Artwork by student sells for $11,340 at Christie’s

Jiji Press
Takahashi stands by his artwork in New York on Saturday.

NEW YORK (Jiji Press) — A folding screen with a painting created by a Japanese student of a Tokyo University of the Arts graduate school fetched $11,340 at an auction held in New York by Christie’s on Tuesday.

Kenta Takahashi, 26, described a scene in a city as a work of modern art using techniques of traditional Japanese painting.

It is believed to be unprecedented for Christie’s to have auctioned a work by a student in New York, an official of the auction house said.

Highly acclaimed for representing the fusion of techniques of traditional Japanese painting and modern art, Takahashi’s work, A Piece of the City,” created last year, was put up for auction as part of a series of Japanese and Korean artworks including antiques.

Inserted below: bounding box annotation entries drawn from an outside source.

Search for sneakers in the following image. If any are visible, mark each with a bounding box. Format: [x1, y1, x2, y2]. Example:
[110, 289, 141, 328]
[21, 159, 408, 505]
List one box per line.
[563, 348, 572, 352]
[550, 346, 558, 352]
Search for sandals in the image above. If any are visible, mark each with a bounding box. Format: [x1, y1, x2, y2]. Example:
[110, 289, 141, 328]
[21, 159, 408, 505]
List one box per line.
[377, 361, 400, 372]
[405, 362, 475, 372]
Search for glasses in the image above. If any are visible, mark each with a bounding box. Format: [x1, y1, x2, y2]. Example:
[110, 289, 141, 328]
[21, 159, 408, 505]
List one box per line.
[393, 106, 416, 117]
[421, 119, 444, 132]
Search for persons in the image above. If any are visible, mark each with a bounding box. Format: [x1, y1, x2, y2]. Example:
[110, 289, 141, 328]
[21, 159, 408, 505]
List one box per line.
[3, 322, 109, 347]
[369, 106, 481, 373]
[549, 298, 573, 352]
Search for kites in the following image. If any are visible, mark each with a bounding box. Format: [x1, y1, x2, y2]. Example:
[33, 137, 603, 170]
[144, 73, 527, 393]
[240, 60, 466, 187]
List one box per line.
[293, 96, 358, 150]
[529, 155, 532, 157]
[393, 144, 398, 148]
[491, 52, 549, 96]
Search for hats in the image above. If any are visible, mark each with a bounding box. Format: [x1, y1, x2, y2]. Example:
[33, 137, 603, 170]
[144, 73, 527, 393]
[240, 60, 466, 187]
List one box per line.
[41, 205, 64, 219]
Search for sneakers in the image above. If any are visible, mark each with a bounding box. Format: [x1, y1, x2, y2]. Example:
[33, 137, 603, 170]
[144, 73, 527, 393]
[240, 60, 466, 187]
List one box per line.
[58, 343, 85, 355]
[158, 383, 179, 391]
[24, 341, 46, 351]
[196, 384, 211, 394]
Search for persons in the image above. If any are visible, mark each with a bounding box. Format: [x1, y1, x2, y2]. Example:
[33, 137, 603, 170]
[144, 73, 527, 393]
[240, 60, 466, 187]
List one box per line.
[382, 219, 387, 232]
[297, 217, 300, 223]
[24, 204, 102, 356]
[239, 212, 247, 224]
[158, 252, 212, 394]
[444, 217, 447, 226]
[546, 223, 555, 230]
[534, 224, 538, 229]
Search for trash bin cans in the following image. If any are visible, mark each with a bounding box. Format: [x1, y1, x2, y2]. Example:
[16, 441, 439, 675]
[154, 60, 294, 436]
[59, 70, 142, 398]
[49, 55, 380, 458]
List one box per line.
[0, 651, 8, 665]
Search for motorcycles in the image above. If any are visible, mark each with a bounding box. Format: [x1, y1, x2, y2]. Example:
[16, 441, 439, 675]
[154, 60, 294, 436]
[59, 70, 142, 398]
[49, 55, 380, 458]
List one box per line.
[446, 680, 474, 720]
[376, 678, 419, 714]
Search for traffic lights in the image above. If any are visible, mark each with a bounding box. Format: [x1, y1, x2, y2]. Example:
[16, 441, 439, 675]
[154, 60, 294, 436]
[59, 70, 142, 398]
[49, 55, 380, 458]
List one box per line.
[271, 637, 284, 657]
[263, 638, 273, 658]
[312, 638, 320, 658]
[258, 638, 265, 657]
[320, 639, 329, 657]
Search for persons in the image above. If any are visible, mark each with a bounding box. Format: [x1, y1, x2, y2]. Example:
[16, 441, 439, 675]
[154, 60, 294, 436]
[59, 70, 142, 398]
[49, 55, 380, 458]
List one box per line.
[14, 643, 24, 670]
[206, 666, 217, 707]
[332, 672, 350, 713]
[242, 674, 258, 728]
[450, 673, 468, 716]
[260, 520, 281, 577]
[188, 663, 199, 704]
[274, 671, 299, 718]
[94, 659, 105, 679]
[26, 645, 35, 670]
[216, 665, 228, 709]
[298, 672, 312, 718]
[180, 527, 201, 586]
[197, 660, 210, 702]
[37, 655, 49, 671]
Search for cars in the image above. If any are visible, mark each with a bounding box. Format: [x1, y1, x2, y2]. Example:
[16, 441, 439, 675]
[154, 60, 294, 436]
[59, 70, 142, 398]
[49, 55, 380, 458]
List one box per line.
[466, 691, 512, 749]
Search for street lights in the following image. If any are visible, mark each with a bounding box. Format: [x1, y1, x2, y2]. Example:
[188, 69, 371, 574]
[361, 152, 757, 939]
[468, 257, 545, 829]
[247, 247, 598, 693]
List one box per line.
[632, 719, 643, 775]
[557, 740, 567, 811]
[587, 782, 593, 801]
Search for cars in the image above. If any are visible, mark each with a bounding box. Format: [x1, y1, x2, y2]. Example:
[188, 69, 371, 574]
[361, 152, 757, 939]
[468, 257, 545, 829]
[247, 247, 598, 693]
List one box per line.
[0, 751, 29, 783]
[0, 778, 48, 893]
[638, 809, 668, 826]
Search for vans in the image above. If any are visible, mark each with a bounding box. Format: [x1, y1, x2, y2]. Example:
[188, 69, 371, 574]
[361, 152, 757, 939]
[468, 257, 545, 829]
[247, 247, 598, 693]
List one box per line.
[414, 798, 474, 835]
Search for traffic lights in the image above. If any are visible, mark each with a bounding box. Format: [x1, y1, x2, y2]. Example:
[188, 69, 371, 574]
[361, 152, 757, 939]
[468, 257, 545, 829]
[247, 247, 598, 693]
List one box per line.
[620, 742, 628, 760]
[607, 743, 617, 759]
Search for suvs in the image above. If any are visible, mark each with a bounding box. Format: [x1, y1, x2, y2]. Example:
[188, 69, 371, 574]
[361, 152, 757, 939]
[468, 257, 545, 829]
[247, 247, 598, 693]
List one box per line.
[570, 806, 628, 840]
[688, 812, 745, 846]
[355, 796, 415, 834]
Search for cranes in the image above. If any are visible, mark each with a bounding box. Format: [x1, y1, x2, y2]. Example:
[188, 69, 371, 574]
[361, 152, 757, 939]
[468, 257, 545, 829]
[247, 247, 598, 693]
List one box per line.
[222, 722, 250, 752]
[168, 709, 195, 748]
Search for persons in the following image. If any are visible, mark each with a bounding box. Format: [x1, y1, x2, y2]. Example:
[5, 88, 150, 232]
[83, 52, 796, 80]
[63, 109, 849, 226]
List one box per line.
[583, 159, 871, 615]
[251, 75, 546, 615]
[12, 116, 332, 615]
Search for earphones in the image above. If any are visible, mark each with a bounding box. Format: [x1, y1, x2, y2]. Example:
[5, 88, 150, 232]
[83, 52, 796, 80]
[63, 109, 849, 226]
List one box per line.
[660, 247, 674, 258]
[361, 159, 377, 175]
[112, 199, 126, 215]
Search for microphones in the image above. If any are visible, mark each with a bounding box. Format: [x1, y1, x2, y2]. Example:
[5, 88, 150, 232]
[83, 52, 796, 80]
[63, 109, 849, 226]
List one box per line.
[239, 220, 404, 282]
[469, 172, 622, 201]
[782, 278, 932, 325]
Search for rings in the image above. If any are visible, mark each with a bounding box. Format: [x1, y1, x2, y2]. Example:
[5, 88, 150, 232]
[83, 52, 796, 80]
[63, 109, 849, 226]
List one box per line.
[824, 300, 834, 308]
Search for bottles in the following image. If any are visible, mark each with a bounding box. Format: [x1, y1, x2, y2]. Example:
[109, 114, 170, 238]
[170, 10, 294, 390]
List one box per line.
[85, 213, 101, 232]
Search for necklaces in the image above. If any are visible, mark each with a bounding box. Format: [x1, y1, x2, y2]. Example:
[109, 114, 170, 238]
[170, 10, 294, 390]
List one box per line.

Using mineral pigments, made of powdered minerals and traditionally used in Japanese-style paintings, as well as natural glue, Takahashi drew the street art-style painting on the folding screen covered with silver leaf.

Takahashi, who grew up in the city of Miyoshi, Aichi Prefecture, central Japan, studied under a Japanese painting teacher for three years at the art course of a prefectural high school in Aichi and brushed up his skills at Tokyo University of the Arts.

“Art has a role to express the present in history for the future. Cities are symbolic in that they represent the times,” he said.

While noting that creating works with the use of Japanese painting materials requires a lot of labor, Takahashi said that “I will keep pursuing my favorite modern art expression” without ceasing to use such materials.